New Year’s bowls not what they used to be

I got invited to a New Year’s Day bowl game party this week. I haven’t been to a New Year’s bowl party since the Cotton Bowl was fairly important. People don’t have them much anymore.

One more thing to blame on the Bowl Championship Series.

Six college football bowl games will be played on New Year’s Day, which seems like a good reason to throw a party. Except that one is called the TicketCity Bowl. There’s also the Outback Bowl, the Capital One Bowl and the Gator Bowl, which for the longest time didn’t want a corporate sponsor, or couldn’t find one.

A news release dated Dec. 14 said the 2011 Gator Bowl featuring Mississippi State and Michigan henceforth will be known as the Progressive Car Insurance Gator Bowl. Yahoo! apparently isn’t buying it. It’s sticking with Gator Bowl.

Just to give old farts in leather helmets like me something to do, the Rose Bowl also will be played on Jan. 1. Except that Texas Christian is a participant, taking the place of one of the Pac-10 or Pac-12 or Pac-22 teams. The Fiesta Bowl also will be played on New Year’s Day. The Fiesta Bowl didn’t exist until I was 13. It wasn’t a big deal. One year Wyoming played in it.

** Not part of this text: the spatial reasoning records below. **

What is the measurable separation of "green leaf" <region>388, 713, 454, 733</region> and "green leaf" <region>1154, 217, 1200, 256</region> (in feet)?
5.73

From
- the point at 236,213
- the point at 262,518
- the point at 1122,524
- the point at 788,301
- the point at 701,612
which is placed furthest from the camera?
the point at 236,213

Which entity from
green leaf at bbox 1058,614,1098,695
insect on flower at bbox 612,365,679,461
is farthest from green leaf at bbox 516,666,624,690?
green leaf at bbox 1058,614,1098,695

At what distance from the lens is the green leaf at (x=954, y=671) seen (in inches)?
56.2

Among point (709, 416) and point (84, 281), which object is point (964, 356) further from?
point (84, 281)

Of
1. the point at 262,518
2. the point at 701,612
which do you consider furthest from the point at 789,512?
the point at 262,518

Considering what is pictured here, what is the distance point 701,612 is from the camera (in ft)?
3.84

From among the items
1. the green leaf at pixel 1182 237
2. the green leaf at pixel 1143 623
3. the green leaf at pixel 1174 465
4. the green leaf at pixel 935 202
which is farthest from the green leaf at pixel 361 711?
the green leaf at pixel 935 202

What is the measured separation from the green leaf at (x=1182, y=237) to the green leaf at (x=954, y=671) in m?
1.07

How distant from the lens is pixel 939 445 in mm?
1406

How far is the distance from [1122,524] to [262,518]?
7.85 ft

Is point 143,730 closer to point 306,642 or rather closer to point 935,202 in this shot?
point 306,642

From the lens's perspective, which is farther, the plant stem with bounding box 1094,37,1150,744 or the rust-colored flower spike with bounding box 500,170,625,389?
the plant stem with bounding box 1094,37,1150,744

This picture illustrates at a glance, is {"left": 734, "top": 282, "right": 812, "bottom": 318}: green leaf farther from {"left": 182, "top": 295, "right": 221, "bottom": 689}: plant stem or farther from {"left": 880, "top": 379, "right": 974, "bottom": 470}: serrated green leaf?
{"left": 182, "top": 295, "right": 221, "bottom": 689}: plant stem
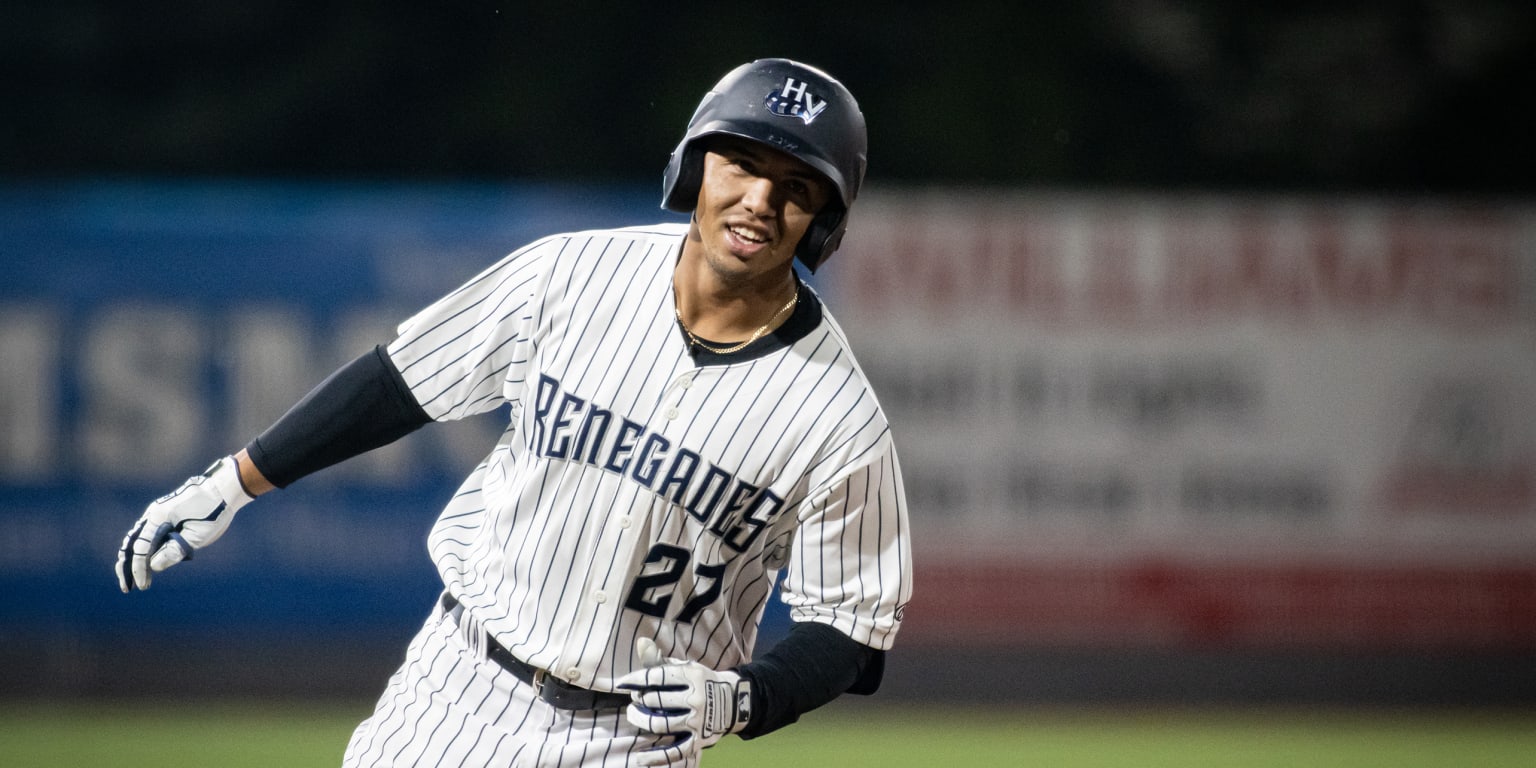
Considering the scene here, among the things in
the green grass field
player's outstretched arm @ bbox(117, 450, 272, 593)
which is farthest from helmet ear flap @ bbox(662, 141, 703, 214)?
the green grass field

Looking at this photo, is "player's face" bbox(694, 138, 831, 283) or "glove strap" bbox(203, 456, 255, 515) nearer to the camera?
"player's face" bbox(694, 138, 831, 283)

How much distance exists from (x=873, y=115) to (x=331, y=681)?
16.5 ft

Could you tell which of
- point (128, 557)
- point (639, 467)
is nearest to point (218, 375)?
point (128, 557)

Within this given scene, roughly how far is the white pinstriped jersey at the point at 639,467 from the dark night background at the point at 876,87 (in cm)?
736

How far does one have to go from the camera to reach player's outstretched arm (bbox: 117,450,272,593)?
3070 mm

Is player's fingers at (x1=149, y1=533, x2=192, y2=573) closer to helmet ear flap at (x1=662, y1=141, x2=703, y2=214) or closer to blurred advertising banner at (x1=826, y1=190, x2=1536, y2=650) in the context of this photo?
helmet ear flap at (x1=662, y1=141, x2=703, y2=214)

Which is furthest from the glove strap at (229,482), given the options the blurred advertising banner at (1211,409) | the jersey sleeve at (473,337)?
the blurred advertising banner at (1211,409)

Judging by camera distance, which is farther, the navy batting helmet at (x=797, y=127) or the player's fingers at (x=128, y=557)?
the player's fingers at (x=128, y=557)

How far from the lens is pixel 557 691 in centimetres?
292

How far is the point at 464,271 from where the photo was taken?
321 inches

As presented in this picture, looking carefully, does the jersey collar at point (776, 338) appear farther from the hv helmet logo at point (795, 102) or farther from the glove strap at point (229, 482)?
the glove strap at point (229, 482)

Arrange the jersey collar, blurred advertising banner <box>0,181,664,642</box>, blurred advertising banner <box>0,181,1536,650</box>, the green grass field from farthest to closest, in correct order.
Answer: blurred advertising banner <box>0,181,1536,650</box> → blurred advertising banner <box>0,181,664,642</box> → the green grass field → the jersey collar

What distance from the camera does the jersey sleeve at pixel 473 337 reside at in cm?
298

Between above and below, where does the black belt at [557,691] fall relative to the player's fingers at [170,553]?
below
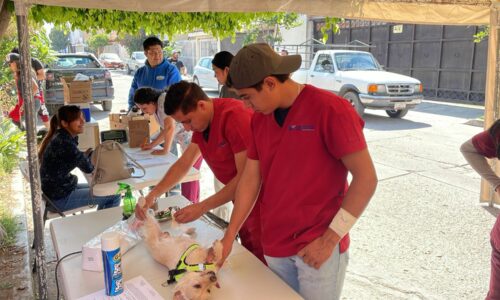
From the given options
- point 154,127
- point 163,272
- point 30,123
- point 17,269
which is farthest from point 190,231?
point 154,127

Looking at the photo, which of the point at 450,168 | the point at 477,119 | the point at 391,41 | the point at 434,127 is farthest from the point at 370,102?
the point at 391,41

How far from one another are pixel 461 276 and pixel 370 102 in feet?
25.1

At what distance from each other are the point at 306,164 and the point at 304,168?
0.02 metres

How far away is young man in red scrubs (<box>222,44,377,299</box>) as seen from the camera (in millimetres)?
1688

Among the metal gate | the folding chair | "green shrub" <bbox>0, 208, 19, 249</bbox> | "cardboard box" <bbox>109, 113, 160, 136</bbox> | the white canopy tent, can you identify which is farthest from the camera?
the metal gate

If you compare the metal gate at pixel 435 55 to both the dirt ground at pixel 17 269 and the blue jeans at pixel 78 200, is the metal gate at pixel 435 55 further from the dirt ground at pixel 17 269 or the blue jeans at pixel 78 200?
the dirt ground at pixel 17 269

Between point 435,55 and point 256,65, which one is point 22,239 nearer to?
point 256,65

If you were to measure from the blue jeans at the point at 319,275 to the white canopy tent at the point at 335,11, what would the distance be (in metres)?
1.88

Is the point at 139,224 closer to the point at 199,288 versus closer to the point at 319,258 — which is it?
the point at 199,288

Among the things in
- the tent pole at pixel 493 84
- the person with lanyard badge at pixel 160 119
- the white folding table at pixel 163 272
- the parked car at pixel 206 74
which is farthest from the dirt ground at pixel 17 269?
the parked car at pixel 206 74

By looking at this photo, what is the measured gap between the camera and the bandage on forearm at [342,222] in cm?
172

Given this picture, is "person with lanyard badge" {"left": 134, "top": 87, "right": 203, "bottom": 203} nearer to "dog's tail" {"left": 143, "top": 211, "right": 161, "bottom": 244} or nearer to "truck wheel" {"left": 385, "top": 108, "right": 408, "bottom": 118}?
"dog's tail" {"left": 143, "top": 211, "right": 161, "bottom": 244}

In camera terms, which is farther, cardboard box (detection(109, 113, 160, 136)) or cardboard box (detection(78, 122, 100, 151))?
cardboard box (detection(78, 122, 100, 151))

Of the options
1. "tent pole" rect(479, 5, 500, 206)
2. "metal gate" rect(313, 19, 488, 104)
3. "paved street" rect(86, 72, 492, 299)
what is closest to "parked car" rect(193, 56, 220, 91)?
"metal gate" rect(313, 19, 488, 104)
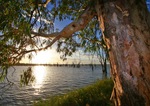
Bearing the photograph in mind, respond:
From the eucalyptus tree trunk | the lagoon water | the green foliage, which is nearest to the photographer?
the eucalyptus tree trunk

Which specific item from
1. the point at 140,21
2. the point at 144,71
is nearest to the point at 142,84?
the point at 144,71

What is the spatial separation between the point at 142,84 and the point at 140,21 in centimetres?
142

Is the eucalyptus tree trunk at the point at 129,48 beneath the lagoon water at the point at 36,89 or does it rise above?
above

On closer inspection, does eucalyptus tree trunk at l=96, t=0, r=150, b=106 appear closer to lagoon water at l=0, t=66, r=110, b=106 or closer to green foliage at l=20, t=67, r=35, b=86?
lagoon water at l=0, t=66, r=110, b=106

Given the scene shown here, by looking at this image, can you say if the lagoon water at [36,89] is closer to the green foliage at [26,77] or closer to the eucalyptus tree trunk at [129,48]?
the green foliage at [26,77]

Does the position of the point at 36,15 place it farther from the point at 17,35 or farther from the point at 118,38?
the point at 118,38

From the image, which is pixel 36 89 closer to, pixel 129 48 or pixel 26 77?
pixel 26 77

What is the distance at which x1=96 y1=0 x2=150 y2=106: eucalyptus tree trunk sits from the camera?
12.2 ft

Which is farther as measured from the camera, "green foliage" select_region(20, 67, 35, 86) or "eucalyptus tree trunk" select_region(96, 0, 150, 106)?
"green foliage" select_region(20, 67, 35, 86)

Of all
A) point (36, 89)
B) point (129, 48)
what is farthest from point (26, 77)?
point (36, 89)

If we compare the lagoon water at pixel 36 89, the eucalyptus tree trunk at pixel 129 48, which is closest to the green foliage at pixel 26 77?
the lagoon water at pixel 36 89

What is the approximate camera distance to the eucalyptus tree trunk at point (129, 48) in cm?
372

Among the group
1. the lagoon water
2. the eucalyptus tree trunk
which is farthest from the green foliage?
the eucalyptus tree trunk

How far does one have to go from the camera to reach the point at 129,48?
382cm
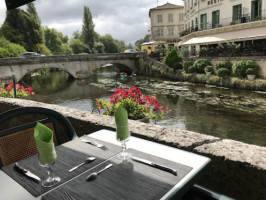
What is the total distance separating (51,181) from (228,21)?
23.4m

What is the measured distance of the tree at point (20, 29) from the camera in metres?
34.7

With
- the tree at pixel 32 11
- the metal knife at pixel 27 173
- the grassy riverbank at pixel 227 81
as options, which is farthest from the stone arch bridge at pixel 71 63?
the tree at pixel 32 11

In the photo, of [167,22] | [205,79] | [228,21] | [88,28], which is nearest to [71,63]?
[205,79]

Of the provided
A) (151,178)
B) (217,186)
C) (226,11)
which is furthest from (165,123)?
(226,11)

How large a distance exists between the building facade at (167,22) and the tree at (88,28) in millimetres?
19508

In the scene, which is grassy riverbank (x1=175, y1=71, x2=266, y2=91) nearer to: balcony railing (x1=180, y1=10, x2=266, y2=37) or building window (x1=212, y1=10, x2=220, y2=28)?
balcony railing (x1=180, y1=10, x2=266, y2=37)

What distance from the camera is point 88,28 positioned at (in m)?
56.9

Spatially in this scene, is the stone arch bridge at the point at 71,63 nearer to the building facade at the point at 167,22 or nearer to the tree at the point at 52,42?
the building facade at the point at 167,22

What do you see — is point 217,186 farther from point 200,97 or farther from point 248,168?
point 200,97

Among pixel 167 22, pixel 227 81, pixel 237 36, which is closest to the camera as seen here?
pixel 227 81

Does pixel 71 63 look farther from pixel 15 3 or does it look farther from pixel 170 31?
pixel 15 3

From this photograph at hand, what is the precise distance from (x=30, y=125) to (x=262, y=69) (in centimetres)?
1652

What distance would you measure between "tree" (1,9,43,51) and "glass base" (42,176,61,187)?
38.8 m

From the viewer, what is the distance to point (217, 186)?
188 cm
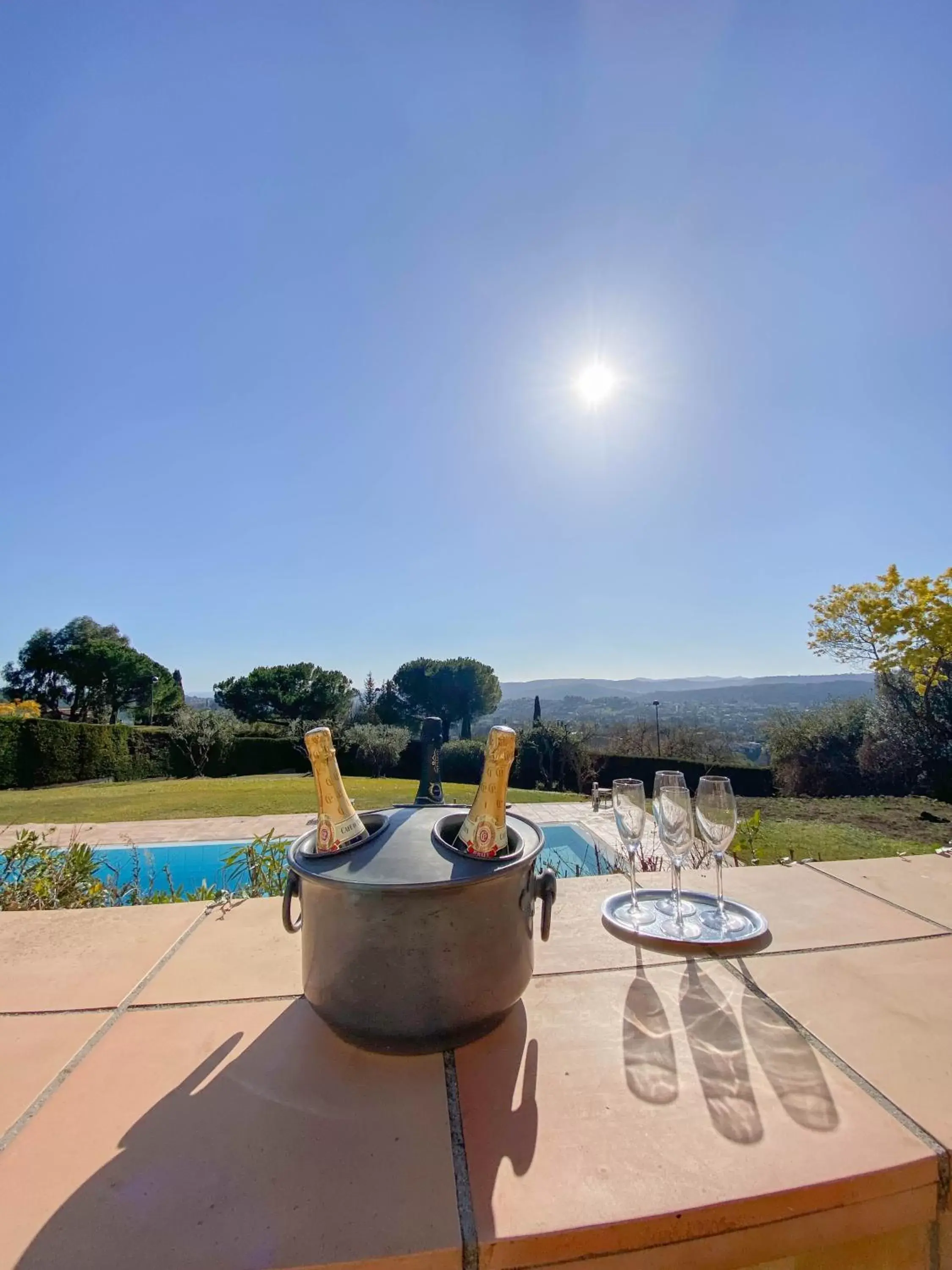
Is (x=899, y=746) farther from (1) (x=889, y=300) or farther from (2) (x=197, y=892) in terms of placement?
(2) (x=197, y=892)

This year Connecticut will play in it. Sometimes the Fiesta Bowl still isn’t a big deal.

I should have seen this coming.

I was sitting in Sun Devil Stadium on Jan. 2, 1987 — our seats were directly behind the Wrath of Hurricane Marching Band, or whatever they called it — when No. 1 Miami played No. 2 Penn State for all the Tostitos. (Although that year, Sunkist sponsored the Fiesta Bowl.)

Miami and Penn State were independents, and the only New Year’s bowl that would have them was the Fiesta. The game was moved to the evening of Jan. 2 so more people could watch it on television. And more people did. The Fiesta Bowl drew the largest TV rating in the history of college football.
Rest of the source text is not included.